The side surfaces of the mattress body 6 are defined by the edges of the support layer 3 and intermediate panel 4. So as to maintain a neat side surface in the event that there is some minor relative displacement between the support layer 3 and intermediate panel 4, additional foam elements may be located within the skirt 8 adjacent the edges of the mattress body 6. The individual elements of the mattress body 6, being the support cores 17, 18 and intermediate panel 4 may be covered in a dust-mite resistant barrier fabric so as to render the mattress 1 particularly suitable to asthma and other allergy sufferers.

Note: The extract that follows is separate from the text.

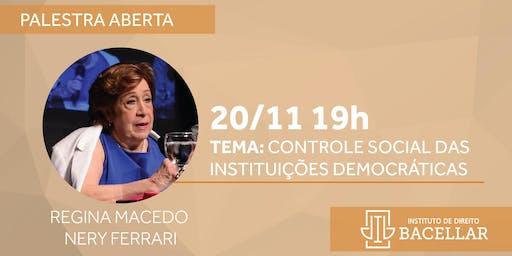 Palestra:  Controle social das instituições democráticas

The base layer 2 is typically formed of a fabric material and serves to enclose the mattress body 6 with the cover 5 that is secured to the base layer 2 by way of a zipper 12 as discussed above. In use, heat generated by the body of a person lying on the mattress may firstly be dissipated by the air layer provided by the upper spacer layer 11, separating the person's body from the comfort layer 13. Whilst the upper spacer layer 11 provides for dissipation of heat, some residual heat is likely to penetrate through to the comfort layer 13. The perforations 14 extending through the thickness of the comfort layer 13 provide passages for heat to dissipate through the thickness of the comfort layer 13 and then out of the mattress body 6 via the air gap provided by the lower spacer layer 15. Embodying the upper spacer layer 11 within the sleep panel 7 of the cover 5 provides for removal and washing of the upper spacer layer 11 (within the cover 5). This structure also allows for retrofitting of the spacer layer 11 embodied within the cover 5, to mattresses having

visco-elastic foam or latex comfort layers that have previously been purchased, typically at significant expense, without the need to discard the mattress.